TL;DR version
The static property $a is a different symbol in each one of the classes, but it's actually the same variable in the sense that in $a = 1; $b = &$a;, $a and $b are the same variable (i.e., they're on the same reference set). When making a simple assignment ($b = $v;), the value of both symbols will change; when making an assignment by reference ($b = &$v;), only $b will be affected.
Original version
First thing, let's understand how static properties are 'inherited'. zend_do_inheritance iterates the superclass static properties calling inherit_static_prop:
zend_hash_apply_with_arguments(&parent_ce->default_static_members TSRMLS_CC,
(apply_func_args_t)inherit_static_prop, 1, &ce->default_static_members);
The definition of which is:
static int inherit_static_prop(zval **p TSRMLS_DC, int num_args,
va_list args, const zend_hash_key *key)
{
HashTable *target = va_arg(args, HashTable*);
if (!zend_hash_quick_exists(target, key->arKey, key->nKeyLength, key->h)) {
SEPARATE_ZVAL_TO_MAKE_IS_REF(p);
if (zend_hash_quick_add(target, key->arKey, key->nKeyLength, key->h, p,
sizeof(zval*), NULL) == SUCCESS) {
Z_ADDREF_PP(p);
}
}
return ZEND_HASH_APPLY_KEEP;
}
Let's translate this. PHP uses copy on write, which means it will try to share the same actual memory representation (zval) of the values if they have the same content. inherit_static_prop is called for each one of the superclass static properties so that can be copied to the subclass. The implementation of inherit_static_prop ensures that the static properties of the subclass will be PHP references, whether or not the zval of the parent is shared (in particular, if the superclass has a reference, the child will share the zval, if it doesn't, the zval will be copied and new zval will be made a reference; the second case doesn't really interest us here).
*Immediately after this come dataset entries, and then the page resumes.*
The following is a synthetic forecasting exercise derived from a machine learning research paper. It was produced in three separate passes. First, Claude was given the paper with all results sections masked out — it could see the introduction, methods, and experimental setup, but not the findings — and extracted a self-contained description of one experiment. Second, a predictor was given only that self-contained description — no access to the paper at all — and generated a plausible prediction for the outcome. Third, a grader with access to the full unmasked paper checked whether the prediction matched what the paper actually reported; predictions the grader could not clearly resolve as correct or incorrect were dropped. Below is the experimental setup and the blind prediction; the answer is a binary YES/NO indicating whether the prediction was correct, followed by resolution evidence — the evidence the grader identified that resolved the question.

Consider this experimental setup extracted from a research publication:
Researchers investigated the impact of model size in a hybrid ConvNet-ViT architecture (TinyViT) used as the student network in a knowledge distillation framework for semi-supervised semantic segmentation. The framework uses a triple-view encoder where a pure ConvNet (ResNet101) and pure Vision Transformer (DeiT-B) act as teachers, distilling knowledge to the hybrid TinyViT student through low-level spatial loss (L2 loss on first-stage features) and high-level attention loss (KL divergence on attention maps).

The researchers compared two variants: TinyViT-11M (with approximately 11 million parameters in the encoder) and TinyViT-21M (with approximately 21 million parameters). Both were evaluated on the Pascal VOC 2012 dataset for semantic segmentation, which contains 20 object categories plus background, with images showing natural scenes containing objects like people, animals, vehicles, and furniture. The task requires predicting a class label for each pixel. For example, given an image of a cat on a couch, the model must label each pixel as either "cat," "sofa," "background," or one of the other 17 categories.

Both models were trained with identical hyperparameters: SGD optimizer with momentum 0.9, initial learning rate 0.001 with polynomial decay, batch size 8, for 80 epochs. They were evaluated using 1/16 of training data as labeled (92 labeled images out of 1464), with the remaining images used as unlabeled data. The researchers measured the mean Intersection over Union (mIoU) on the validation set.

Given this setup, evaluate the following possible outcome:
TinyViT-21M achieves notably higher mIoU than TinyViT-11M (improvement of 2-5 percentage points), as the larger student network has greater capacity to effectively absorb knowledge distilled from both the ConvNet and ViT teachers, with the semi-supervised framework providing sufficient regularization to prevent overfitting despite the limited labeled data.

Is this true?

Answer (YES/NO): YES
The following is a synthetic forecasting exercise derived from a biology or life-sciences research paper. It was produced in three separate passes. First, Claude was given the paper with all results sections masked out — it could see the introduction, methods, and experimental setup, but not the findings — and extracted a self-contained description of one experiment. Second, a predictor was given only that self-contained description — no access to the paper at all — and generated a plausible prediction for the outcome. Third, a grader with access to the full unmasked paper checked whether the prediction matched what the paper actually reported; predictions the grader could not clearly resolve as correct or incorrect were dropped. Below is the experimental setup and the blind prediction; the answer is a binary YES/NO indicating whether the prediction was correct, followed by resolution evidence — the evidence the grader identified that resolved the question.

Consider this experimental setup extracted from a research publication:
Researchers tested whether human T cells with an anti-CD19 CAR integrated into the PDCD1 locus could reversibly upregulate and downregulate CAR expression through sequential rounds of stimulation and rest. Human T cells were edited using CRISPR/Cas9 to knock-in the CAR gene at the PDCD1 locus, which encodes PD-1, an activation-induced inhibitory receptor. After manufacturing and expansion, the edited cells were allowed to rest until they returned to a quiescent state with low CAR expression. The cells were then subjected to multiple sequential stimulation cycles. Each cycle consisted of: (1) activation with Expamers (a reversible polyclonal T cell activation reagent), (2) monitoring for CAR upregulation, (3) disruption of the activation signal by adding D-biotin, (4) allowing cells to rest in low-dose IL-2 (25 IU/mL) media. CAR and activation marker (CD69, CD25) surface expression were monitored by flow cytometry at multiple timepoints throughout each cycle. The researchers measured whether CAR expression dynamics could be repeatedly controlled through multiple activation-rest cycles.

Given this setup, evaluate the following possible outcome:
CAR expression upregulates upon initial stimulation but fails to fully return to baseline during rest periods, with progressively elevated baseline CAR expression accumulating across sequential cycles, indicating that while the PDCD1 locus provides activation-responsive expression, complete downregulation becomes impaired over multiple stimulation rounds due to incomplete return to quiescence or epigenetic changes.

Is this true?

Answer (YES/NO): NO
So basically, when A, B and C are formed, $a will be a different symbol for each of those classes (i.e., each class has its properties hash table and each hash table has its own entry for $a), BUT the underlying zval will be the same AND it will be a reference.
You have something like:
A::$a -> zval_1 (ref, reference count 3);
B::$a -> zval_1 (ref, reference count 3);
C::$a -> zval_1 (ref, reference count 3);
Therefore, when you do a normal assignment
static::$a = $v;
since all three variables share the same zval and its a reference, all three variables will assume the value $v. It would be the same if you did:
$a = 1;
$b = &$a;
$a = 2; //both $a and $b are now 1
On the other hand, when you do
static::$a =& $v;
you will be breaking the reference set. Let's say you do it in class A. You now have:
//reference count is 2 and ref flag is set, but as soon as
//$v goes out of scope, reference count will be 1 and
//the reference flag will be cleared
A::$a -> zval_2 (ref, reference count 2);
B::$a -> zval_1 (ref, reference count 2);
C::$a -> zval_1 (ref, reference count 2);
The analogous would be
$a = 1;
$b = &$a;
$v = 3;
$b = &$v; //$a is 1, $b is 3
Work-around
As featured in Gordon's now deleted answer, the reference set between the properties of the three classes can also be broken by redeclaring the property in each one of the classes:
class B extends A { protected static $a; }
class C extends A { protected static $a; }
This is because the property will not be copied to the subclass from the superclass if it's redeclared (see the condition if (!zend_hash_quick_exists(target, key->arKey, key->nKeyLength, key->h)) in inherit_static_prop).